→ Data excerpts
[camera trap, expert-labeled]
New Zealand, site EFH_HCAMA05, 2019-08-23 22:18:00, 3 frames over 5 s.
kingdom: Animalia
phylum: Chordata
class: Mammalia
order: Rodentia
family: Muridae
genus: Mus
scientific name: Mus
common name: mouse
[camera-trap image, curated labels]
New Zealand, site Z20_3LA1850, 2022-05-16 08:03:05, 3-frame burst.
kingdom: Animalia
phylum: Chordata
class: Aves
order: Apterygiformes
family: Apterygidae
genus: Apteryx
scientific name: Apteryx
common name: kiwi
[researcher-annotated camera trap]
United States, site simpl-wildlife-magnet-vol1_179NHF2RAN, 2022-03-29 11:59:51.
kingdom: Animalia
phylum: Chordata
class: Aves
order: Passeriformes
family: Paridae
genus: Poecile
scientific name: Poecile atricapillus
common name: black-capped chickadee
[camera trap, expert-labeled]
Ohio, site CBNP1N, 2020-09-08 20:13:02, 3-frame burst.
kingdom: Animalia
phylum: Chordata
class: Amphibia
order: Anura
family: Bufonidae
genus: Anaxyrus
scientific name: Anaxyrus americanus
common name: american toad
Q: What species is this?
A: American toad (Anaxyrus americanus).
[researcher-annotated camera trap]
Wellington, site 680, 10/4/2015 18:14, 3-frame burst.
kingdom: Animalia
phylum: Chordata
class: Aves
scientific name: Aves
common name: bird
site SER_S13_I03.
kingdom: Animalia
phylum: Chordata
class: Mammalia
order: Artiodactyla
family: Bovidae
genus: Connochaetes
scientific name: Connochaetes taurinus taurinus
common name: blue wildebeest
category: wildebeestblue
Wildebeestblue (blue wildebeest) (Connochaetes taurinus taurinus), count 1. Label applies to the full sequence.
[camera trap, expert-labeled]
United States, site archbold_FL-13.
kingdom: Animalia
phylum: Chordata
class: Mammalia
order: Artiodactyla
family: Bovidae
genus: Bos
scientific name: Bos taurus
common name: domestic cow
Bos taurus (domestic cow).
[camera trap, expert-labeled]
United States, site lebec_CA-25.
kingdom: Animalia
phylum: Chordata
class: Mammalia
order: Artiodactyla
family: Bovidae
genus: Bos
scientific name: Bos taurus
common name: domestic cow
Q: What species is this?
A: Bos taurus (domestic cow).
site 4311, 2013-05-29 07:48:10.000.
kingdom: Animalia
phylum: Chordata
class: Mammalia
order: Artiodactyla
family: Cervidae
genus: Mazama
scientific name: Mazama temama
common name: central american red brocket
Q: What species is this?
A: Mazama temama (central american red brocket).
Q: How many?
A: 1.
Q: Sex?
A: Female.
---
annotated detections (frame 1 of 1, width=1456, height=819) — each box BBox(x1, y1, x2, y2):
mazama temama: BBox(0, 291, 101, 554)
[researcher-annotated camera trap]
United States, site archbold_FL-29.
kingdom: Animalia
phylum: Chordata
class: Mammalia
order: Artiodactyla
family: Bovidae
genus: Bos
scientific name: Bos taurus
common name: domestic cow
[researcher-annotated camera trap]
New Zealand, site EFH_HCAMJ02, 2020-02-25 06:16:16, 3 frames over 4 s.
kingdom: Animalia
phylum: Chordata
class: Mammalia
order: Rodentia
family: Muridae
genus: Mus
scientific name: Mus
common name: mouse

→ Assignment
Look over the listing above and copy each line that contains "burst".

→ Output for this task
New Zealand, site Z20_3LA1850, 2022-05-16 08:03:05, 3-frame burst.
Ohio, site CBNP1N, 2020-09-08 20:13:02, 3-frame burst.
Wellington, site 680, 10/4/2015 18:14, 3-frame burst.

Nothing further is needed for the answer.